A nova lei da droga que descriminaliza as drogas sintéticas e faz uma nova distinção entre o tráfico e o consumo dessas novas substâncias, determinando as contraordenações com referência às doses diárias, entra este domingo em vigor.
O diploma, que "clarifica o regime sancionatório relativo à detenção de droga para consumo independentemente da quantidade e estabelece prazos regulares para a atualização das normas regulamentares", foi promulgado pelo Presidente da República, Marcelo Rebelo de Sousa, a 31 de agosto, após o Tribunal Constitucional ter validado o diploma, e publicado em Diário da República no dia 8 de setembro.
Com o diploma, há novas sanções e aumenta a legalidade da posse de doses de estupefaciente. Ultrapassadas as doses para 10 dias de consumo, será considerado indício de crime de tráfico e não automaticamente crime, cabendo depois ao tribunal avaliar caso a caso.
À Renascença, o diretor do Serviço de Intervenção nos Comportamentos Aditivos e Dependências, João Goulão admitiu a falta de recursos humanos para a estratégia de combate à droga.
"Não posso dizer que isso seja verdade [cortes de orçamento]. Temos mantido orçamentos suficientes, o que não temos é a capacidade de captar novos profissionais nesta área", indica, alertando que a nova lei da droga "poderá ser uma dor de cabeça para as polícias", afirma.

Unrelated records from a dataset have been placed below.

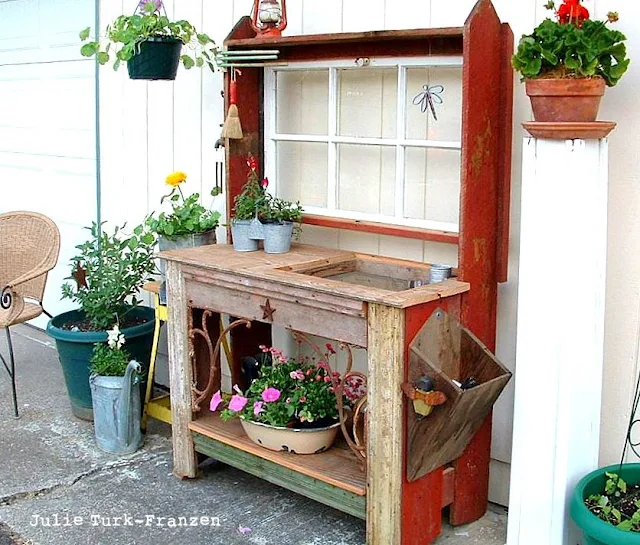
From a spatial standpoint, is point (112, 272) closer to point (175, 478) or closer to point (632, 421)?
point (175, 478)

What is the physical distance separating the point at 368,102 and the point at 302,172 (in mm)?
428

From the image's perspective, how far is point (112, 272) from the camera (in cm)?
400

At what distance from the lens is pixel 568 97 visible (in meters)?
2.48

Em causa estão as situações em que é necessário fazer prova de que as doses, supostamente para consumo próprio, não se destinam a atividades de tráfico. "Embora reconhecendo a bondade do princípio, isto vai acarretar dificuldades acrescidas às forças policiais e ao sistema criminal", diz João Goulão.
João Goulão saúda a intenção, mas lembra que isso vai dificultar o trabalho das autoridades no terreno, defendendo uma coordenação mais eficaz na redução dos consumos, a par com um combate mais robusto ao tráfico de droga.
A nova lei atualiza o decreto-lei de 1993, que aprova o regime jurídico aplicável ao tráfico e consumo de estupefacientes e substâncias psicotrópicas, para acautelar situações de desigualdade entre Novas Substâncias Psicoativas (NSP) e Drogas sintéticas e distinguir os traficantes dos consumidores.
O diploma determina que, se a aquisição e a detenção das drogas exceder "a quantidade necessária para o consumo médio individual durante o período de 10 dias, constitui indício de que o propósito pode não ser o de consumo", mas sim o de tráfico, quando antes o limite máximo era de cinco dias.
Mesmo que a aquisição ou detenção das substâncias exceda uma quantidade superior ao consumo de 10 dias, o tribunal pode decidir que as drogas "se destinam exclusivamente ao consumo próprio", podendo nesse caso arquivar o processo, decidir não pronunciar o arguido ou absolvê-lo e encaminhá-lo para uma comissão para a dissuasão da toxicodependência.
Na altura da discussão, a nova lei gerou alguma polémica, incluindo pedidos de "ponderação" por parte do ministro da Administração Interna, José Luís Carneiro, e de "muita prudência" por parte do ministro da Saúde, Manuel Pizarro.
No debate realizado no início de julho, PSD e PS justificaram os diplomas sobre a descriminalização de drogas sintéticas com a necessidade de distinguir entre traficantes e consumidores, para acautelar situações de desigualdade entre novas substâncias psicoativas e drogas clássicas.
Segundo o "Relatório Europeu sobre Drogas 2022: Tendências e evoluções", foram apreendidas em 2020 quase sete toneladas de drogas sintéticas, substâncias que são vendidas pelas suas propriedades psicoativas, mas não são controladas ao abrigo das convenções internacionais em matéria de droga.
"Também existe preocupação quanto ao crescente cruzamento entre os mercados de drogas ilícitas e de novas substâncias psicoativas. (...) Estes desenvolvimentos significam que os consumidores podem ser expostos, sem conhecimento de causa, a substâncias potentes que podem aumentar o risco de episódios de "overdose" fatais ou não fatais", alertava o relatório.
O mesmo relatório indicava que no final de 2021, o Observatório Europeu das Drogas e da Toxicodependência monitorizava cerca de 880 novas substâncias psicoativas, das quais 52 foram comunicadas pela primeira vez na Europa em 2021. Em 2020, tinham sido detetadas no mercado cerca de 370 NSP anteriormente notificadas. .
Em 2020, os Estados-membros da União Europeia contabilizaram 21.230 das 41.100 apreensões de NSP comunicadas na UE, Turquia e Noruega, num total de 5,1 das 6,9 toneladas apreendidas.